### Compiti
**a.** Cita senza modifiche il passo del brano sul dire di no che parte dalle parole "Queste persone, nel" e si ferma dopo "compromettere il rapporto.".
**b.** Estrai dai record, senza cambiarle, tutte le righe in cui compare la stringa "gloves".

### Brano fornito

**********

Perché ci risulta così difficile dire di no?!

Mi capita spesso di incontrare persone che hanno enormi difficoltà a dire di no, a negare la loro presenza quando richiesta e ciò le porta ad esaurirsi perché sono talmente accondiscendenti con gli altri da prosciugarsi eccessivamente delle proprie energie.
Queste persone, nel loro comportamento così estremo, si dimenticano che ogni volta che dicono di sì a qualcosa, dicono di no a qualcos’altro: e troppo spesso dicono di sì agli altri e di no a loro stessi…

Foto: Andy Tootell

Ad essere onesta quando qualcuno mi fa una richiesta, la mia risposta spontanea è “sì”: cerco di accogliere e esaudire i bisogni dell’altro.
C’è una parte di me che desidera in modo genuino essere di aiuto, e un’altra che, in modo più o meno conscio, ritiene che dire di no possa generare un conflitto, deludere le aspettative dell’altro, insomma compromettere il rapporto.

**********

Esempi di rilevamento:
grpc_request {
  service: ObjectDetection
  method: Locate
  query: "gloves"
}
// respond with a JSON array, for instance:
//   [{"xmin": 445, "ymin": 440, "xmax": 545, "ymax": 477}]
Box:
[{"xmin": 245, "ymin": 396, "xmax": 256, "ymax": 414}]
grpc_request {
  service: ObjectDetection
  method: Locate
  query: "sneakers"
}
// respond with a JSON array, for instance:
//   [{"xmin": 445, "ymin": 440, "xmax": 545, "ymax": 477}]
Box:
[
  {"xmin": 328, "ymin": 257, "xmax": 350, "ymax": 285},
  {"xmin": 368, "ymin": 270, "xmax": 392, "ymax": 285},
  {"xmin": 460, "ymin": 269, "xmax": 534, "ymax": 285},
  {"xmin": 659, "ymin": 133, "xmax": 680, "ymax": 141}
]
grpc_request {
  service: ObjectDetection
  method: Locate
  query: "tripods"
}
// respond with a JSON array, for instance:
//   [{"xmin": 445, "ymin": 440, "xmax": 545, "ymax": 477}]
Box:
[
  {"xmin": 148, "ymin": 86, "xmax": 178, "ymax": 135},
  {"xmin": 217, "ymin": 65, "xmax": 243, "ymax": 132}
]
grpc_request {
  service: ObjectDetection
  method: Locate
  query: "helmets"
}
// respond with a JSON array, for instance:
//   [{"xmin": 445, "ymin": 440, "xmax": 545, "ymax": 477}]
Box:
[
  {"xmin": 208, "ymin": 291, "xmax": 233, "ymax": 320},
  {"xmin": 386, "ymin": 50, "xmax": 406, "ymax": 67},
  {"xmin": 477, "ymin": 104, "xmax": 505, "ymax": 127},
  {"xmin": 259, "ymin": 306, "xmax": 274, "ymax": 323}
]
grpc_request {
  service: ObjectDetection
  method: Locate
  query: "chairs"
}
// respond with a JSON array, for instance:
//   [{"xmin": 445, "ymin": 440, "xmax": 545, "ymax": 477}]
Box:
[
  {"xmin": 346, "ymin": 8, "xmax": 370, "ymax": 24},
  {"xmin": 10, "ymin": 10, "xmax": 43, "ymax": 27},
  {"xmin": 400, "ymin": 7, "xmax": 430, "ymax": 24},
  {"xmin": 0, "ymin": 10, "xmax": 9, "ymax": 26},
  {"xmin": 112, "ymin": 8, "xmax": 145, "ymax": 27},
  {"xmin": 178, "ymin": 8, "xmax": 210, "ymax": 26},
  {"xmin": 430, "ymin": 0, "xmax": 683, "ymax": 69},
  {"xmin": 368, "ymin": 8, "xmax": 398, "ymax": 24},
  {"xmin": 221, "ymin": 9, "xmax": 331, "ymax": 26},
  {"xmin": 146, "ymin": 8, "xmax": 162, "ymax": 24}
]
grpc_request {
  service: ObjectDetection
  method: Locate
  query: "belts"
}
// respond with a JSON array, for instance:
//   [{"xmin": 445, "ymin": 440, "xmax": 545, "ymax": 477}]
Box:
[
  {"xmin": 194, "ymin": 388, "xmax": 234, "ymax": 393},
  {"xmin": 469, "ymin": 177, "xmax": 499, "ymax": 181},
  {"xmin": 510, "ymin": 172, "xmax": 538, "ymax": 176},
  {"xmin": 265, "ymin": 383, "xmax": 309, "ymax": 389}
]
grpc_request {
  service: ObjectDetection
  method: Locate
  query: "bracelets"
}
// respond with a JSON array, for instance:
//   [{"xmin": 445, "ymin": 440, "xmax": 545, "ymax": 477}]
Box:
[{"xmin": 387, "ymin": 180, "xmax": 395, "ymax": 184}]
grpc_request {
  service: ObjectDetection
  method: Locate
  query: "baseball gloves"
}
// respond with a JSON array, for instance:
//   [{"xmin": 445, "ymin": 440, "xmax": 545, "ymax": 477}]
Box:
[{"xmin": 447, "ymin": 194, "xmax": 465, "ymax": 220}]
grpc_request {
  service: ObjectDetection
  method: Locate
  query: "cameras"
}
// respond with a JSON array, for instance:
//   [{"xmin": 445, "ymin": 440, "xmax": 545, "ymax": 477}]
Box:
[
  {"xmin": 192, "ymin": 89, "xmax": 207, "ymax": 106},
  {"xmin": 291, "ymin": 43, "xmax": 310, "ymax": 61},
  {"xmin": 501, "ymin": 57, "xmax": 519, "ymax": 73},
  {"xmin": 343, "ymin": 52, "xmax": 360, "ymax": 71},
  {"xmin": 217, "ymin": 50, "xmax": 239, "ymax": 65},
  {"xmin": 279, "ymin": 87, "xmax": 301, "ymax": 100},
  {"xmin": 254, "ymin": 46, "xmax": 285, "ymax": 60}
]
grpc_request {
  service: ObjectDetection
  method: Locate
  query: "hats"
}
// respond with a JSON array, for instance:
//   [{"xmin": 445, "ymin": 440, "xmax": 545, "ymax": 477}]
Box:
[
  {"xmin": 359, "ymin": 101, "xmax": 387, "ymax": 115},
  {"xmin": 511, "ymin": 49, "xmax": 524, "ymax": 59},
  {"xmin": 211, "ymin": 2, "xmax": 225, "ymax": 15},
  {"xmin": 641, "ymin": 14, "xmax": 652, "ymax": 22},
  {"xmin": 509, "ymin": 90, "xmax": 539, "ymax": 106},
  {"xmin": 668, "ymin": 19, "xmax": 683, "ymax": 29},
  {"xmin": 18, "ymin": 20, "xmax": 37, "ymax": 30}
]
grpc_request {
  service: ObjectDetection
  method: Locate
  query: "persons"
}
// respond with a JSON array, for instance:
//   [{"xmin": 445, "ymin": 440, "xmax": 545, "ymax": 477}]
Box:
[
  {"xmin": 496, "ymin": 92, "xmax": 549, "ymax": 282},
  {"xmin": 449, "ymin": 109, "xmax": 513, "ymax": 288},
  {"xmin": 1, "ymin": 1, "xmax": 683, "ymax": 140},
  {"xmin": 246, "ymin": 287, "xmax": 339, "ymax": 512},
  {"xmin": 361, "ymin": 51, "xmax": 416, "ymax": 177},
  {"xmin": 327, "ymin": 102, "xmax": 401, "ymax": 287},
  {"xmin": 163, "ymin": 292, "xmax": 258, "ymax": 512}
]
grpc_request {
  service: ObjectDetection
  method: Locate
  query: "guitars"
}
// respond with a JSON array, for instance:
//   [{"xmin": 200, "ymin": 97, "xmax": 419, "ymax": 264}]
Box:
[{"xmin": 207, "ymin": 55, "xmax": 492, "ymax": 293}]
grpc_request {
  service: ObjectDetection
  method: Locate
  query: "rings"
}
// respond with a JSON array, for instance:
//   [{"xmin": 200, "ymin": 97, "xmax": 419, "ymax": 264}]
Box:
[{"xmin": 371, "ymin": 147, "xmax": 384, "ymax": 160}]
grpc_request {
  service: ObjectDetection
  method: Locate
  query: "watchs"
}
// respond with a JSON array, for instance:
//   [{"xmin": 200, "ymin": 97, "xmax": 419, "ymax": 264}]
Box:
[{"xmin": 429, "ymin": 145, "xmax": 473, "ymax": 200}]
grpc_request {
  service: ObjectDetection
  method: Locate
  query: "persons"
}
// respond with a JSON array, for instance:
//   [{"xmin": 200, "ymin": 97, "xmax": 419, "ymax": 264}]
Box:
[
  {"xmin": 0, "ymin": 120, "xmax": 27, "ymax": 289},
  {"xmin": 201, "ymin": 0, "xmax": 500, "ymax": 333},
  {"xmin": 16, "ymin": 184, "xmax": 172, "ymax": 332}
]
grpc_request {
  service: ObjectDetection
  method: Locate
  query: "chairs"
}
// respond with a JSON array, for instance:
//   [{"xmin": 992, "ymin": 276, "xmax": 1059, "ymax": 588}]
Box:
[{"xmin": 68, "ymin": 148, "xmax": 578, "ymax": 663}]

**********

### Soluzioni dei compiti
**a.**
Queste persone, nel loro comportamento così estremo, si dimenticano che ogni volta che dicono di sì a qualcosa, dicono di no a qualcos’altro: e troppo spesso dicono di sì agli altri e di no a loro stessi…

Foto: Andy Tootell

Ad essere onesta quando qualcuno mi fa una richiesta, la mia risposta spontanea è “sì”: cerco di accogliere e esaudire i bisogni dell’altro.
C’è una parte di me che desidera in modo genuino essere di aiuto, e un’altra che, in modo più o meno conscio, ritiene che dire di no possa generare un conflitto, deludere le aspettative dell’altro, insomma compromettere il rapporto.

**b.**
  query: "gloves"
  query: "baseball gloves"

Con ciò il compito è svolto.